On the day featured, German police raided more than 50 private homes in 15 of Germany’s 16 States over “politically motivated criminality”.
A two-thirds majority of defendants were accused of “right-wing orientation”, which the Federal Criminal Police Office defined as “assuming that people are not equal or of equal value”.
In one scene, the US reporters accompanied a team of three police officers on an early-morning raid to secure evidence in connection with the posting of a “racist” meme online. The officers were filmed as they confiscated the accused’s smartphones and computers.
In a scene that has caused particular outrage, CBS reporter Sharyn Alfonsi interviewed German public prosecutors Matthäus Fink, Svenja Meininghaus and Frank-Michael Laue about the country’s crackdown on free speech online, asking them how people react when they have their phones taken away.
“They are shocked,” the prosecutors answered – and started laughing. “It is a kind of punishment when you lose your smartphone. It is even worse than the fine you have to pay.”
The apparent arrogance of the public officials has caused consternation in Germany as well as abroad.
Markus Haintz, a prominent lawyer from Cologne, announced on February 19 that he had filed complaints against the three prosecutors.
“The mockery of people who are victims of disproportionate and often simply unlawful searches and seizures is completely unacceptable for state organs of the administration of justice and must result in disciplinary action,” Haintz said on X.
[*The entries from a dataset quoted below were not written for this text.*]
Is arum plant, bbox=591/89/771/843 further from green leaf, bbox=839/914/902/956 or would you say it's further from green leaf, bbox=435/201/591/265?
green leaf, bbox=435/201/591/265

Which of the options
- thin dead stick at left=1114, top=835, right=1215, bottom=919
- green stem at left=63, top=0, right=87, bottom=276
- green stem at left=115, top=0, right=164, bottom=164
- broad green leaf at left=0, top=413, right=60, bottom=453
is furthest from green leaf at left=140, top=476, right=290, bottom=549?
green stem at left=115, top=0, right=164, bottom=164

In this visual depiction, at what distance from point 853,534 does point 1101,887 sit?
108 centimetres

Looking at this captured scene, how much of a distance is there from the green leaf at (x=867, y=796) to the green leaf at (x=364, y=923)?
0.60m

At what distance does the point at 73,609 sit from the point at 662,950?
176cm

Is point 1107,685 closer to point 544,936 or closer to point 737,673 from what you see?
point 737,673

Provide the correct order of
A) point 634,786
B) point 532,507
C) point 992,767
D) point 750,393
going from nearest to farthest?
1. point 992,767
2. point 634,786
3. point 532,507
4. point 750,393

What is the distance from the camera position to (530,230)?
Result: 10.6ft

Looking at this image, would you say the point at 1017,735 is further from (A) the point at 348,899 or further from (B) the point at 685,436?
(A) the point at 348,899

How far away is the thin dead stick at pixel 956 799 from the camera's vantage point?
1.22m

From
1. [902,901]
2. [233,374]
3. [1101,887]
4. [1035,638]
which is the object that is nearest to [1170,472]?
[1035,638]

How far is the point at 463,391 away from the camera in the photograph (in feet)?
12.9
Ich habe gegen die Göttinger Staatsanwälte Svenja Meininghaus, Dr. Matthäus Fink und Oberstaatsanwalt Frank-Michael Laue der Niedersächsischen Zentralstelle zur Bekämpfung von Hasskriminalität im Internet Dienstaufsichtsbeschwerden erstattet.
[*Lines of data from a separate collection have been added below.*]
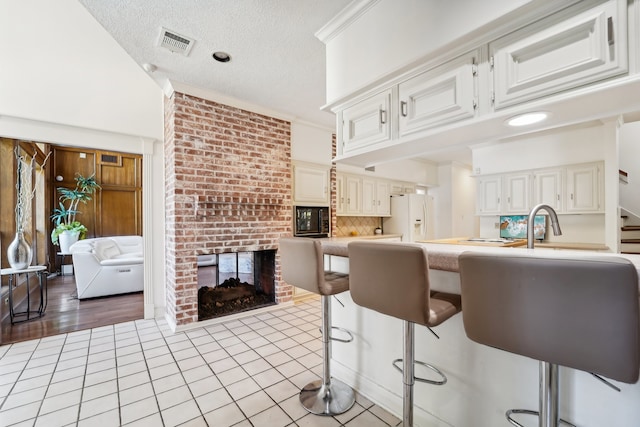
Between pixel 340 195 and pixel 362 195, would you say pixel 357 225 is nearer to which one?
pixel 362 195

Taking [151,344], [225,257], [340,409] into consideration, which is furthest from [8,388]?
[225,257]

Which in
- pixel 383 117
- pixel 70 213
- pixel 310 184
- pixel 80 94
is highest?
pixel 80 94

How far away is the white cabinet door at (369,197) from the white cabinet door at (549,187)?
2607 millimetres

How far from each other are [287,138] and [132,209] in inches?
203

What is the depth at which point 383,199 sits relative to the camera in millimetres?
5590

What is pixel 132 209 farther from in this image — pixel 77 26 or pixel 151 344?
pixel 151 344

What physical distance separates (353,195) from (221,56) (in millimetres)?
3134

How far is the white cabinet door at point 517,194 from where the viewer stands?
447cm

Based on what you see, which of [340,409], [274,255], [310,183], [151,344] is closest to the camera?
[340,409]

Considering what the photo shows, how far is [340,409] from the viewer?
1739 millimetres

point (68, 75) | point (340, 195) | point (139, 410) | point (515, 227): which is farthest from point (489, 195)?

Die drei politisch abhängigen… pic.twitter.com/HLud6PuIAs
— Markus Haintz (@Haintz_MediaLaw) February 18, 2025
Germany has some of the harshest laws regarding free speech in Europe, especially relating to insulting politicians.
In April 2021, the Christian Democratic Union (CDU)-SPD coalition government adopted a new clause in the Criminal Code criminalising insults and defamation of politicians “if the offence is likely to make his public work considerably more difficult” with up to five years in prison.
Politicians from the Left have been exposed as habitually suing people over criticisms of their policies online.
In one prominent case in November 2024, German police raided the house of a man and his daughter who had Down’s syndrome over retweeting a meme that mocked the Greens party Vice-Chancellor Robert Habeck as a moron.
In another case, a lawyer who had called Habeck and other leftist politicians “malicious losers” online almost lost his admission to the bar.
Markus Roscher, a lawyer from Brunswick, wrote on X on February 15 that he had been fined €3,000 for his post and could lose his gun carrying licence. “The bar association even reviewed my legal licence,” Roscher added.
Those two cases were only the tip of the iceberg.
In 2024, it was revealed that Habeck alone had sued more than 800 people for online defamation, closely followed by foreign minister Annalena Baerbock (Greens) with more than 500 charges pressed.
Altogether, representatives of Germany’s government coalition had filed criminal charges for threats or defamation against more than 1,500 people by September 2024 alone last year.